Meet Pharmatrans SANAQ at IPEC Europe Forum 2026 and talk about future of Co-processed Excipients

Pharmatrans SANAQ is pleased to announce its participation in the IPEC Europe Forum 2026, to be held in Torremolinos, Spain, on February 5, 2026.

Pharmatrans SANAQ, is a Swiss based company leader in the distribution and promotion of innovative excipients and in high-functionality ingredients and expert in cutting-edge formulation solutions for pharmaceutical manufacturing.

The IPEC Europe Forum is a valuable opportunity for networking and knowledge sharing on regulatory developments, market expectations, and best practices.

Do you want to discuss the challenges and opportunities related to CoPEs or explore innovative solutions for your formulations?

In this evolving landscape the pharmaceutical industry is constantly evolving, and with it, regulations to ensure its safety and efficacy.

New guideline European Medicines Agency (EMA) Questions and Answers (Q&A) regarding Co-processed Excipients (CoPEs) used in solid oral dosage forms is generating widespread discussion.

This document (EMA/CHMP/CVMP/QWP/422493/2024, July 2024) aims to provide clarity and harmonization on the dossier requirements for CoPEs, introducing a risk-based approach.

What are Co-processed Excipients (CoPEs) and the EMA’s Risk-Based Approach?

According to the EMA, a Co-processed Excipient (CoPE) is a combination of two or more European Pharmacopoeia (Ph. Eur.) excipients processed together using a physical process (e.g., spray-drying or granulation), without the formation of covalent bonds.

The CoPEs goal is to achieve improved functionalities (e.g., better compaction and/or flowability characteristics) that would not be achievable through simple blending.

At the core of the new EMA Q&A is the categorization of CoPEs based on risk (high, medium, low), determined by factors such as the CoPE’s function in the finished product, its physico-chemical characteristics, and its proportion in the formulation.

With this, the EMA aims to ensure the quality, safety, and efficacy of medicines, guiding innovation towards high standards and the debate has highlighted various perspectives:

• The EMA emphasizes the importance of safety and harmonization, offering a flexible and risk-based approach.
• The Pharmaceutical Industry expresses concern about increased regulatory burden and costs, particularly regarding retroactive application to existing products, which could slow down innovation.
• Excipient Manufacturers note the need for substantial R&D investments to meet detailed documentation requirements and call for greater collaboration.

What does this mean in practice for industry stakeholders and excipient manufacturers; and what are the implications?

Dr Marco Resciniti, Technical and Marketing Head at Pharmatrans SANAQ, will be available for meetings to discuss technical topics and collaboration opportunities.

He is now accepting advance meeting requests for the event.

Don’t miss the opportunity to engage with industry experts and discuss how the new EMA guidelines will impact drug product development and manufacturing and the Pharmatrans SANAQ solutions.

To request a meeting with Marco Resciniti during the IPEC Europe Forum 2026, please send an email to [email protected]  or visit https://events.ipec-europe.org/ipec-europe-excipients-forum/ for more information about the event.

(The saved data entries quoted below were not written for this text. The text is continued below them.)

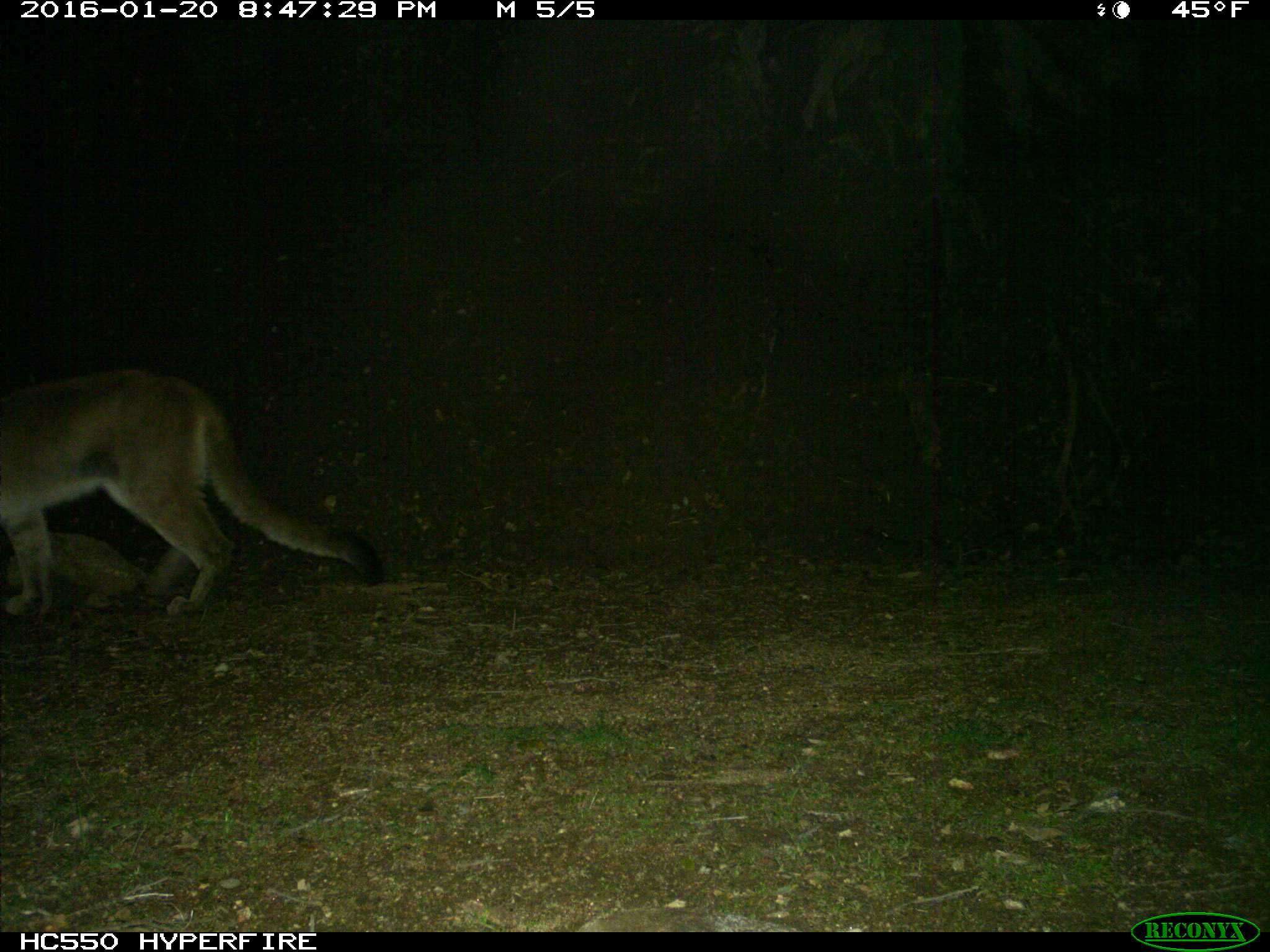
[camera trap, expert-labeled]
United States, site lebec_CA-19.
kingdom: Animalia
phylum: Chordata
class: Mammalia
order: Carnivora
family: Felidae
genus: Puma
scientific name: Puma concolor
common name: mountain lion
Puma concolor (mountain lion).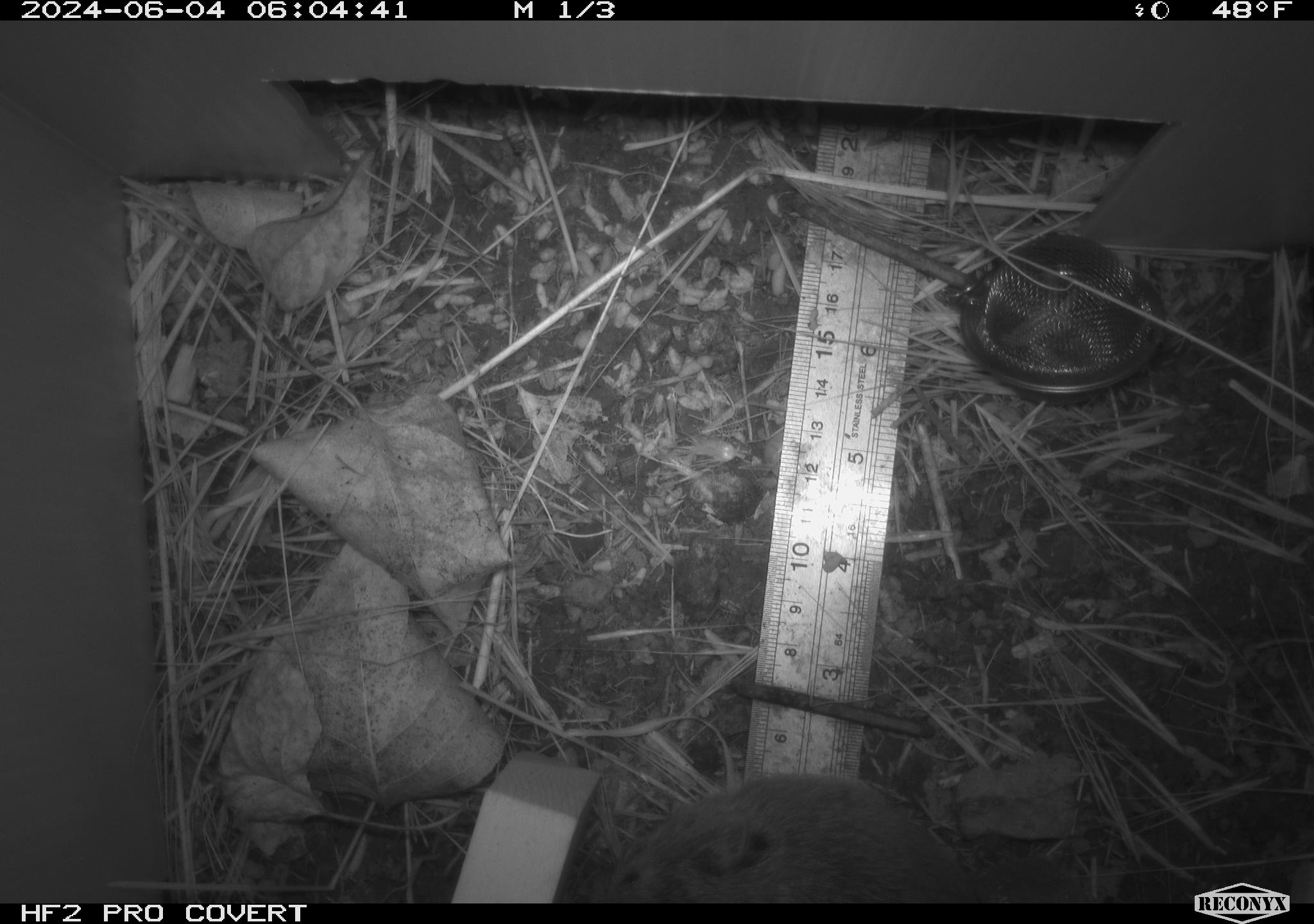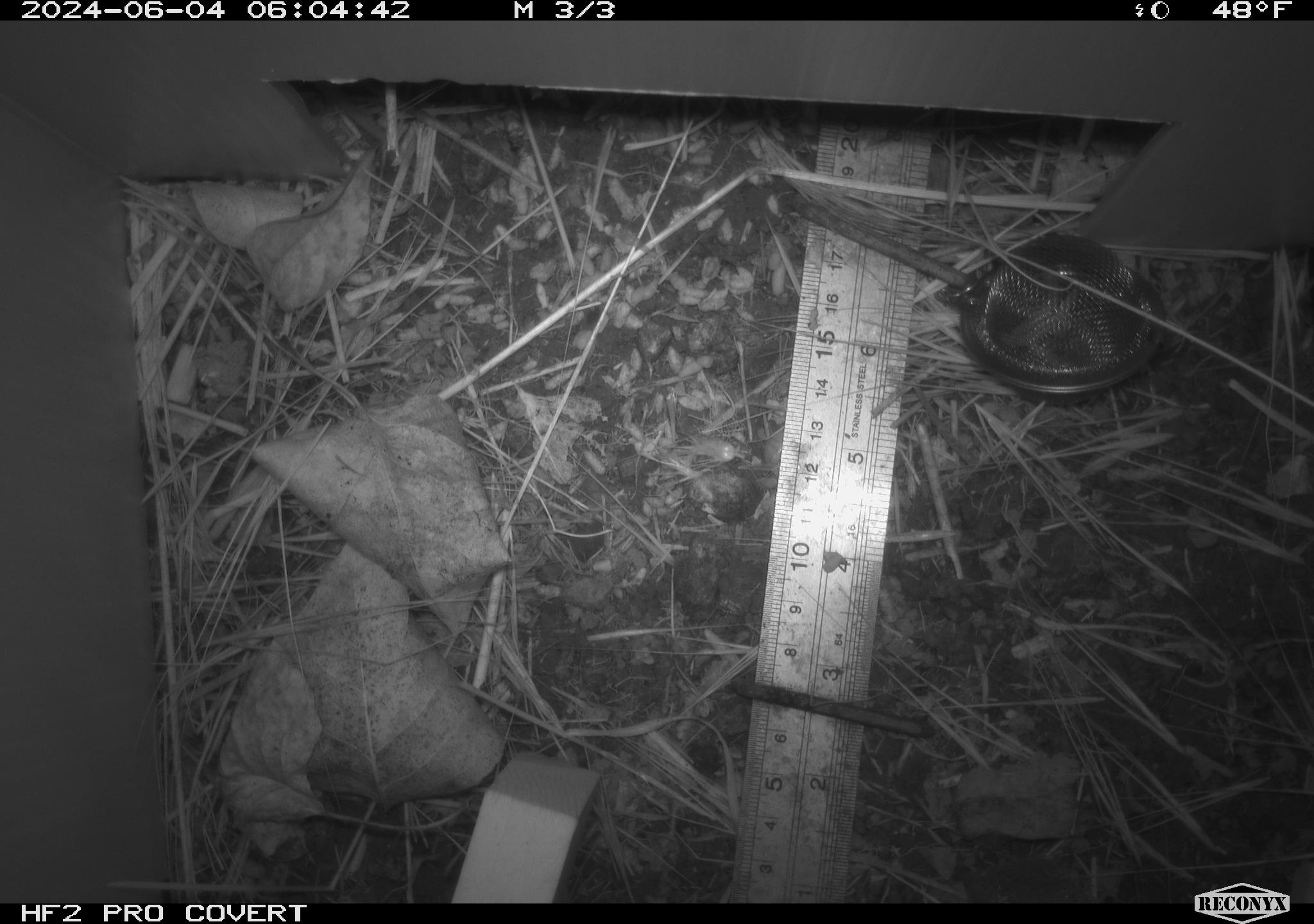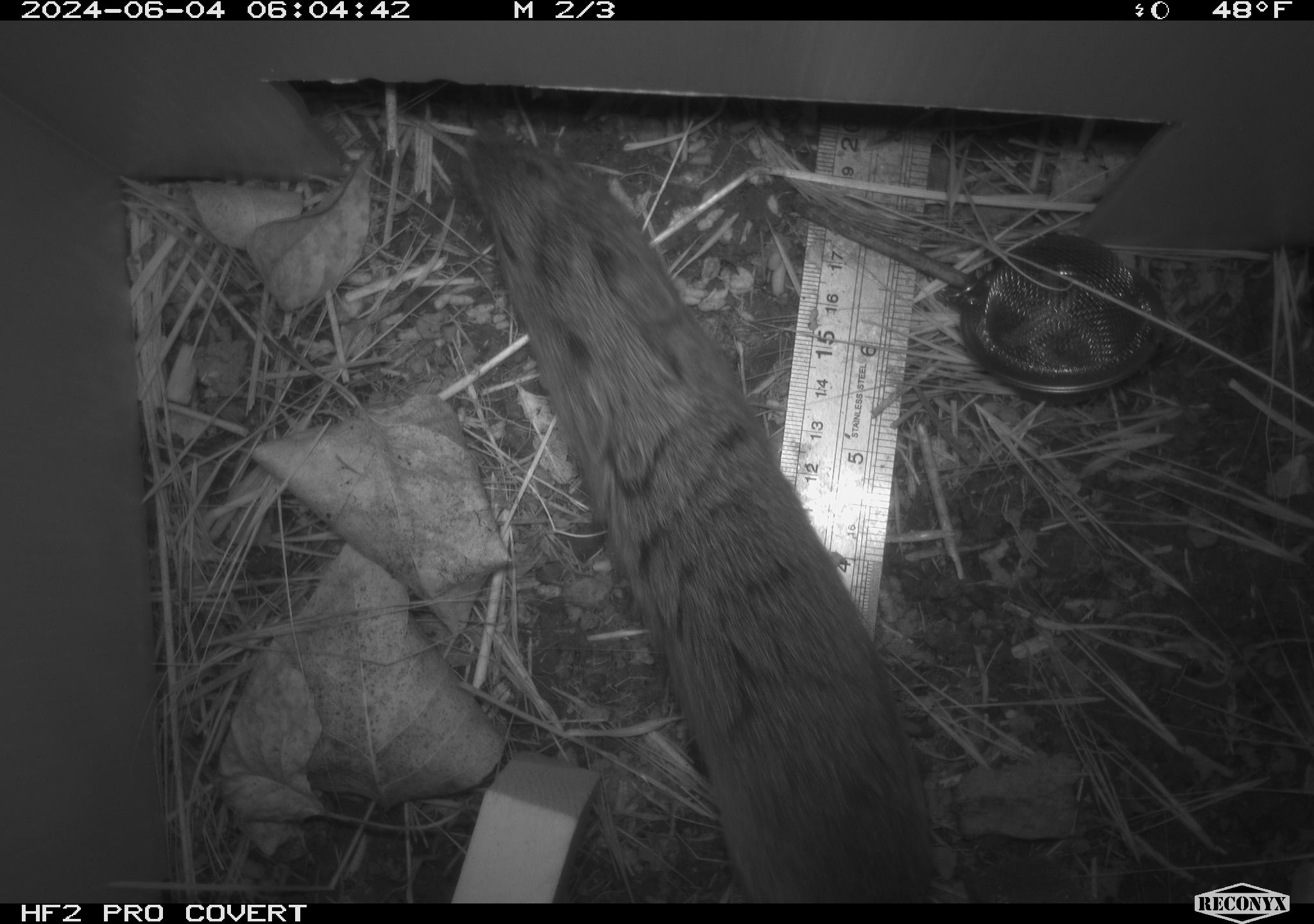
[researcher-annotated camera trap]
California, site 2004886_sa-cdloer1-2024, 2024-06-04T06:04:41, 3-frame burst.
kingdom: Animalia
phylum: Chordata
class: Mammalia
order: Rodentia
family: Cricetidae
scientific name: Arvicolinae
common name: voles, lemmings, and muskrats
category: arvicolinae subfamily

We look forward to meeting you in Torremolinos to discuss the future of excipients together!

About Pharmatrans-SANAQ

Founded in 1982 and headquartered in Allschwil, near Basel, Switzerland, Pharmatrans SANAQ AG is a premier pharmaceutical distributor specializing in the marketing and promotion of high-quality excipients and innovative active pharmaceutical ingredients (APIs). We offer extensive formulation expertise to provide our global customers with a complete portfolio of technical and smart solutions for pharmaceutical formulation development and the efficient manufacture of solid and semisolid dosage forms.

Pharmatrans SANAQ delivers innovative solutions built on the foundation of our safe analytical and quality (SANAQ®) approach. We leverage decades of industry experience, deep industrial know-how, strong regulatory skills, strategic partnerships with leading R&D centers, collaborations with international universities, and proven in-house expertise. Our dedicated team of formulation scientists provides comprehensive support across the entire excipients field, from basic raw materials to ready-made products and customized solutions tailored to specific client needs.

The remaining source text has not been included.